To set the LDAP DN from Active Directory parameter

1.Enable the Synchronization with Active Directory task in the Server schedule (Administrating → Dr.Web Server Task Acheduler).

2.In the membership rules, set the necessary DN as a condition string for the LDAP DN from Active Directory parameter, for example:
OU=OrgUnit,DC=Department,DC=domain,DC=com

To add one more condition in this block of rules, click from the right of condition string.

d)To add a new block of rules, click from the right of the block. At this, specify the mode of integration of this block of conditions with other blocks:

AND—conditions of blocks must be carried simultaneously.

OR—conditions at least one of the blocks must be carried out.

To specify the condition string, you may use regular expressions.

Regular expressions briefly described in the Appendices document, in the Appendix J. Regular Expressions Used in Dr.Web Enterprise Security Suite section.

 

Please note: for the starts with and ends with filter parameters, the condition string is automatically complemented with the following escape characters correspondingly: ^ (string starts with the specified symbols) or $ (string ends with the specified symbols).

For fully usage of regular expressions, it is recommended to select the contains filter parameter.

5.To save and apply the specified rules, click one of the following buttons:

Apply now—save the specified membership rules and apply these rules immediately to all stations registered on this Server. If a lot of stations are registered on the Server, execution of this action may take some time. Rules of stations regrouping are applied to all already registered stations immediately after the action is set and will be applied further to all stations, including the firstly registered on the Server, at the moment of their connection.

Apply on stations connect—save the specified membership rules and apply these rules to stations in the moment of their connection to the Server. Rules of stations regrouping are applied to all already registered stations at the moment of their next connection to the Server and will be applied to all stations firstly registered on the Server at the moment of their first connection.
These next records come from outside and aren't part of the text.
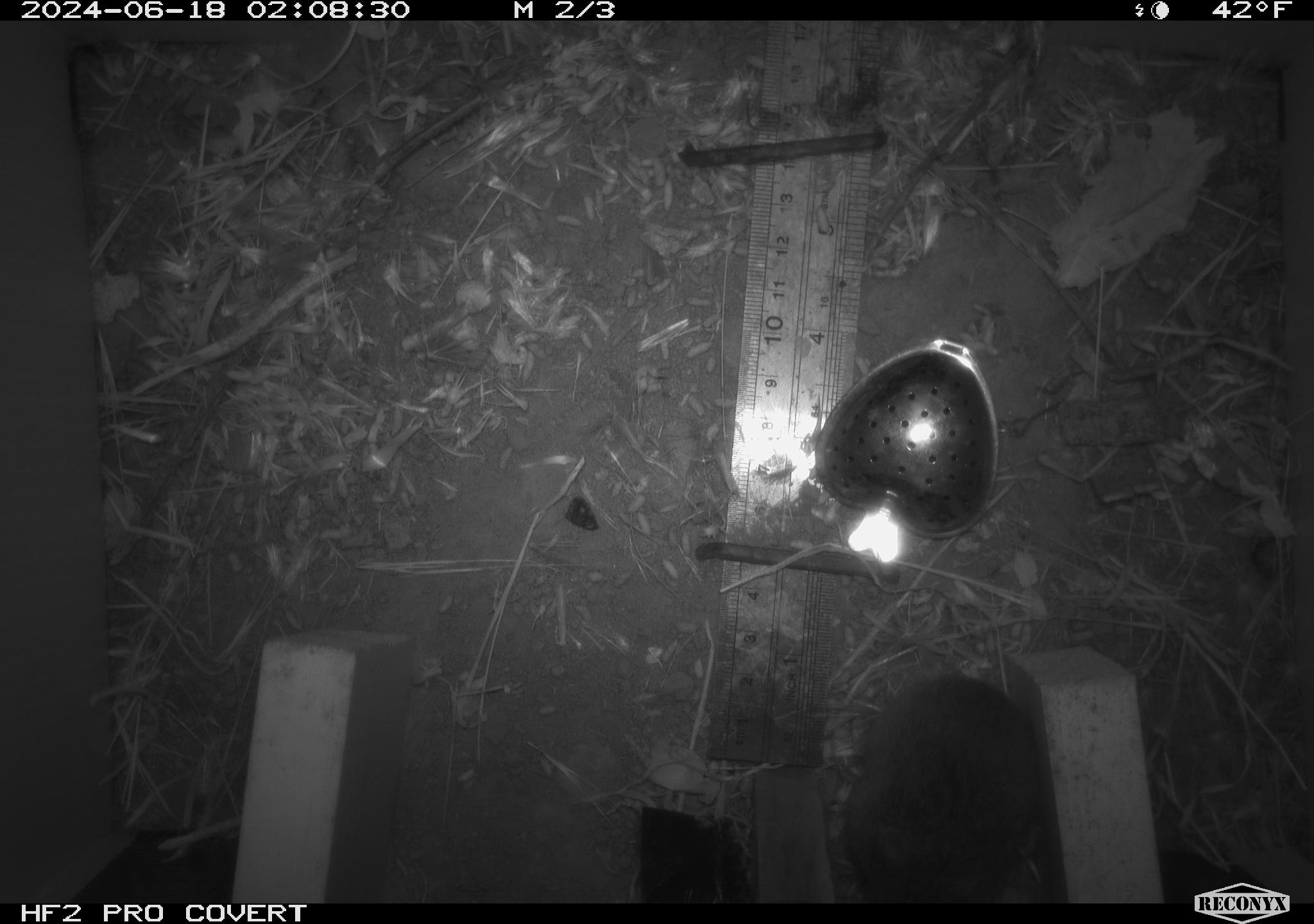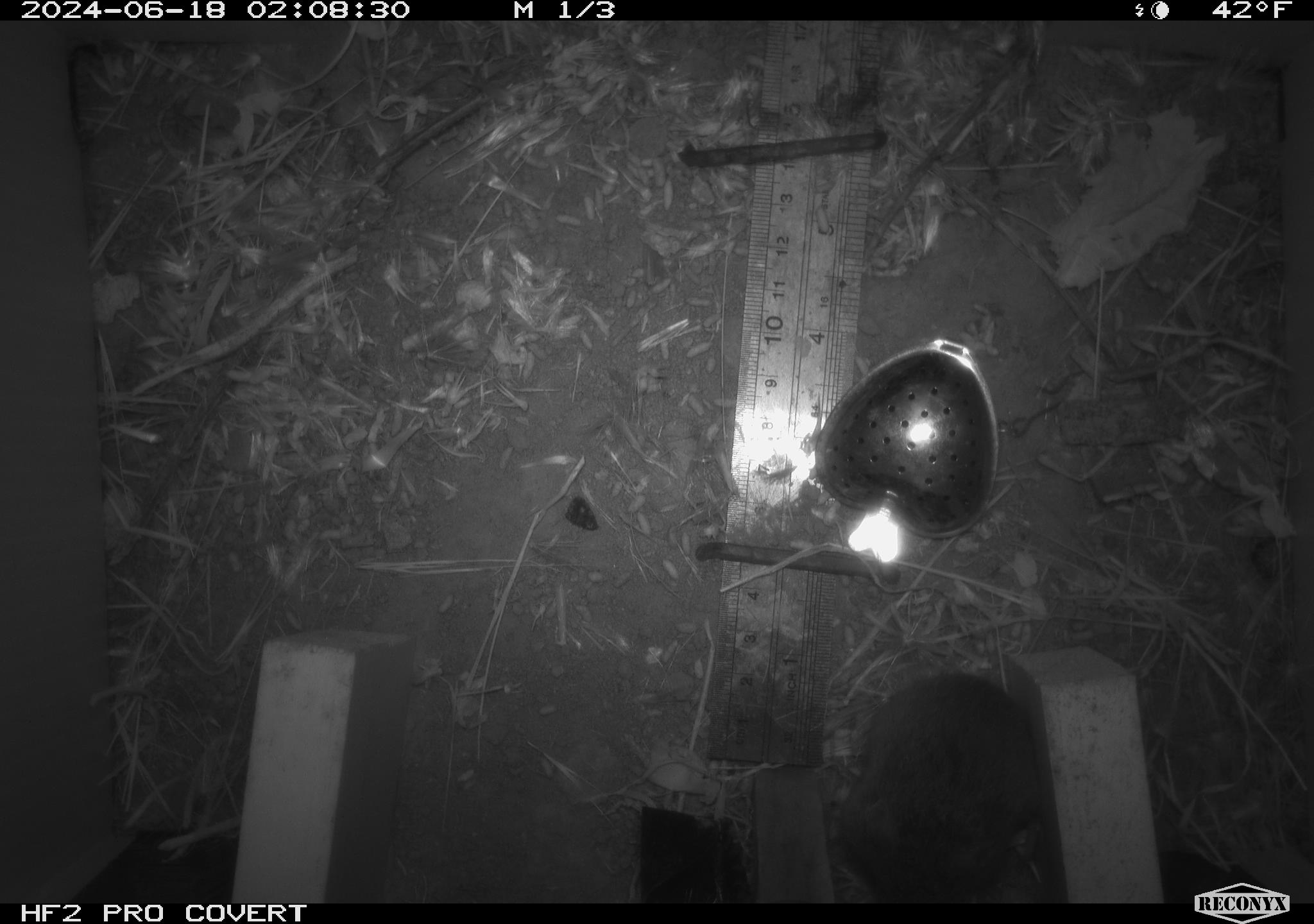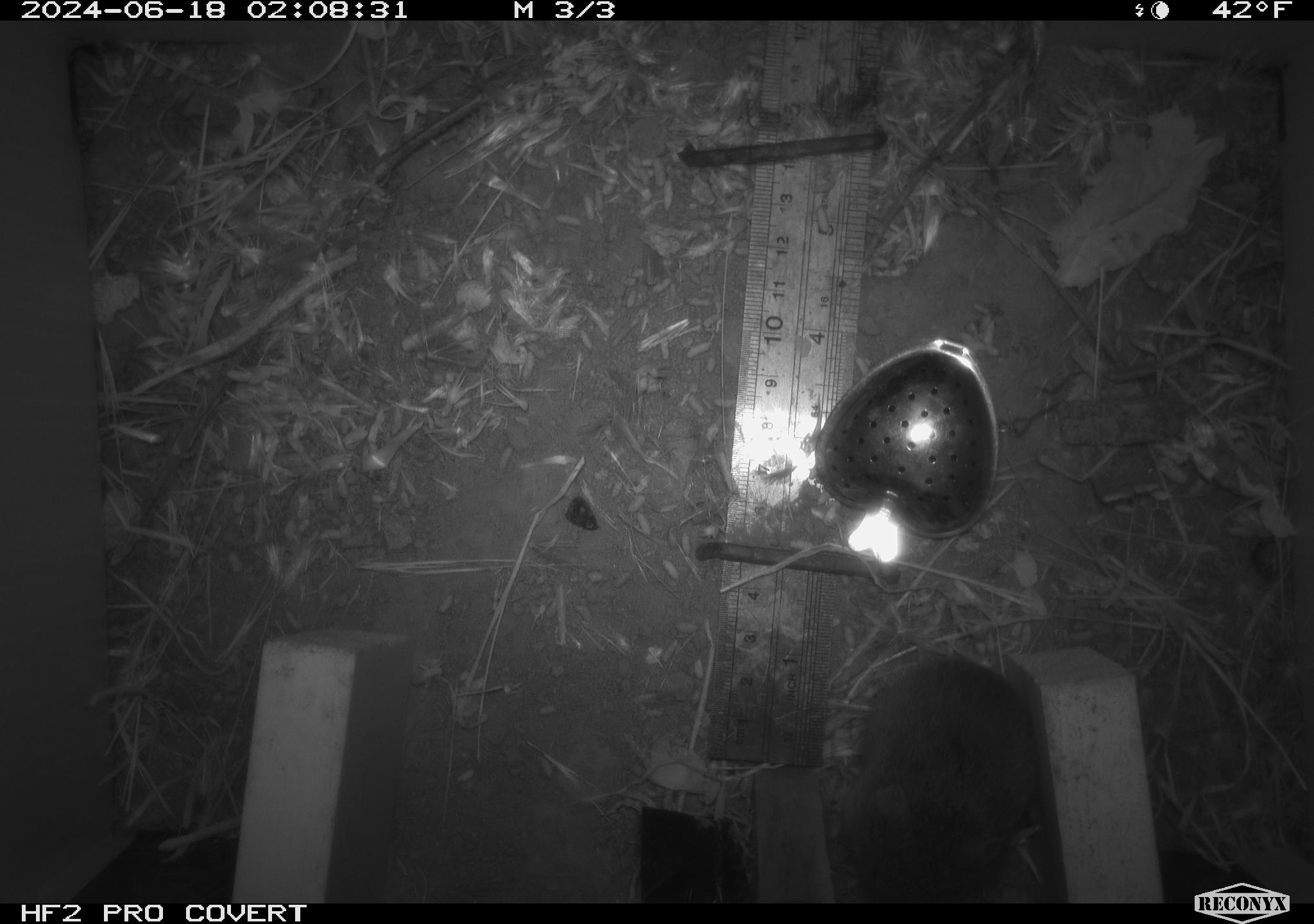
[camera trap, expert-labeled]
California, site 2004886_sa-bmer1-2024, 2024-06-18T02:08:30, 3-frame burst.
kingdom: Animalia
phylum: Chordata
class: Mammalia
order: Rodentia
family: Cricetidae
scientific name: Cricetidae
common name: hamsters, voles, lemmings, and allies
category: cricetidae family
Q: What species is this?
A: Cricetidae family (hamsters, voles, lemmings, and allies) (Cricetidae).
6.When automatic membership rules are specified for a user group, next to the icon of this group in the hierarchical list, the icon displays, if the Show membership rules icon flag is set in the Settings of tree view list on the toolbar.

If the station was automatically included into the user group according to the membership rules, when removing the station from this groups manually makes no sense, because the station will be automatically returned to this group at the next connection to the Server.
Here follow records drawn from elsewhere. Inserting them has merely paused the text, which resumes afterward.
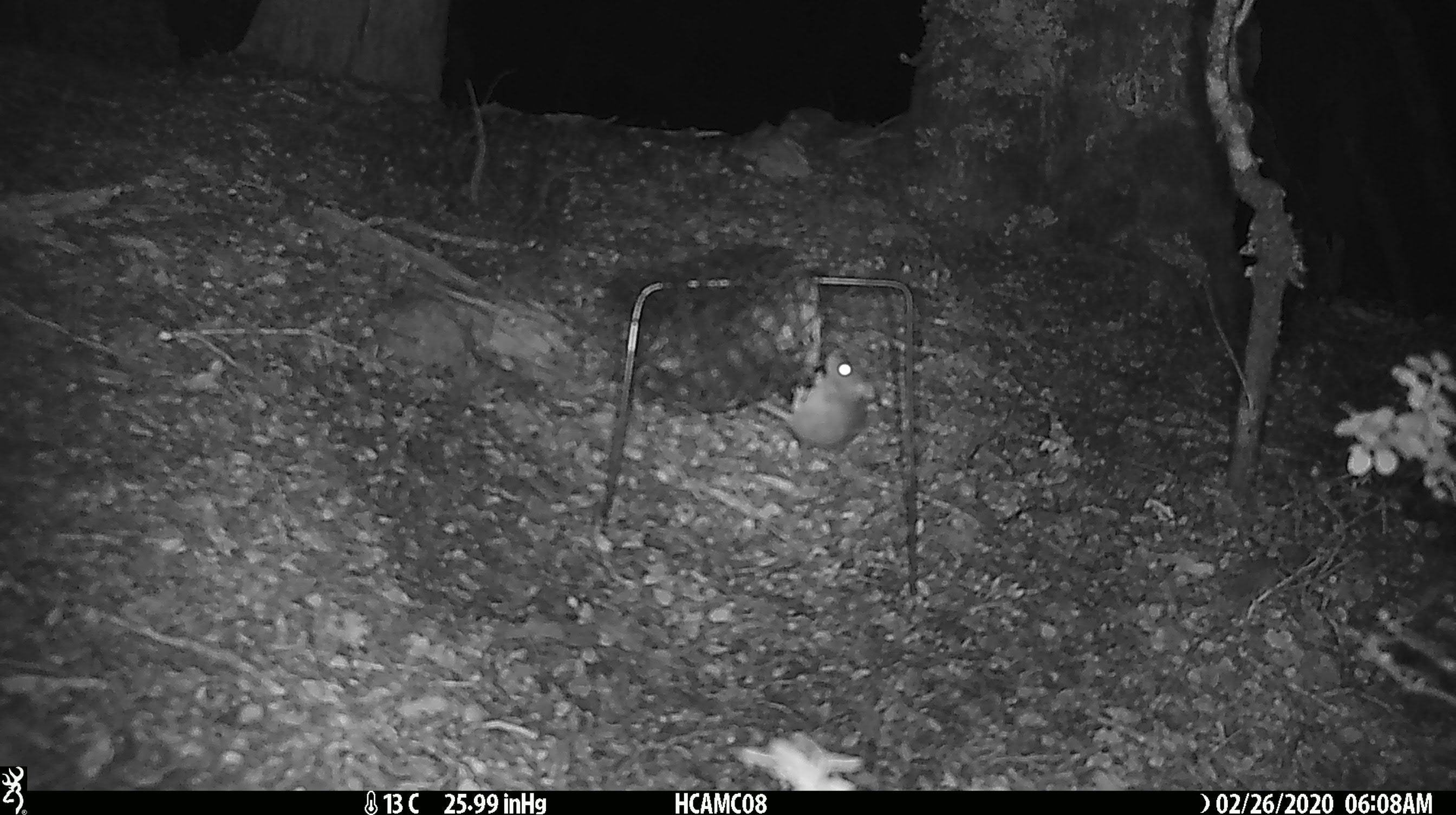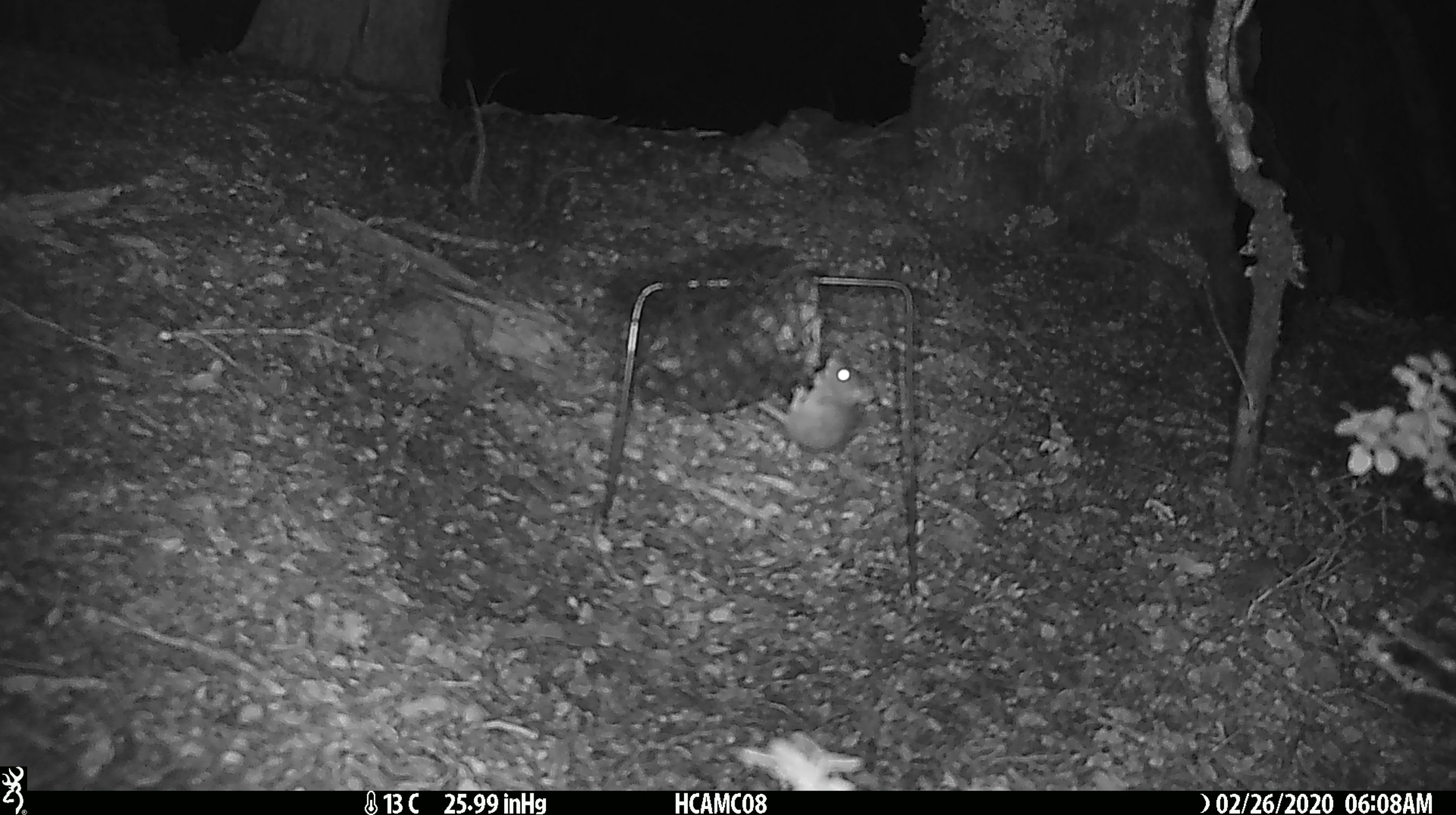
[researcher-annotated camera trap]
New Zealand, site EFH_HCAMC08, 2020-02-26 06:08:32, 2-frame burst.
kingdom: Animalia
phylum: Chordata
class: Mammalia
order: Rodentia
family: Muridae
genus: Mus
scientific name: Mus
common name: mouse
To remove the rules of automatic including stations into a group

1.Select the Anti-virus Network item in the main menu of the Control Center.

2.In the hierarchical list of anti-virus network, select a user group for which you want to remove the membership rules.

3.Perform one of the following actions:

On the toolbar, click Remove membership rules.

In the group properties pane on the right part of the window, in the Configuration section, click Remove membership rules.

In the control menu, in the General section, select the Properties item, open the Configuration tab and click Remove membership rules.

4.After group membership rules are removed, all stations that have been included into this group automatically will be removed from this group. If for any of automatically included stations, this group was set by administrator as primary, after removing stations from the group, the Everyone group will be set as primary for these stations.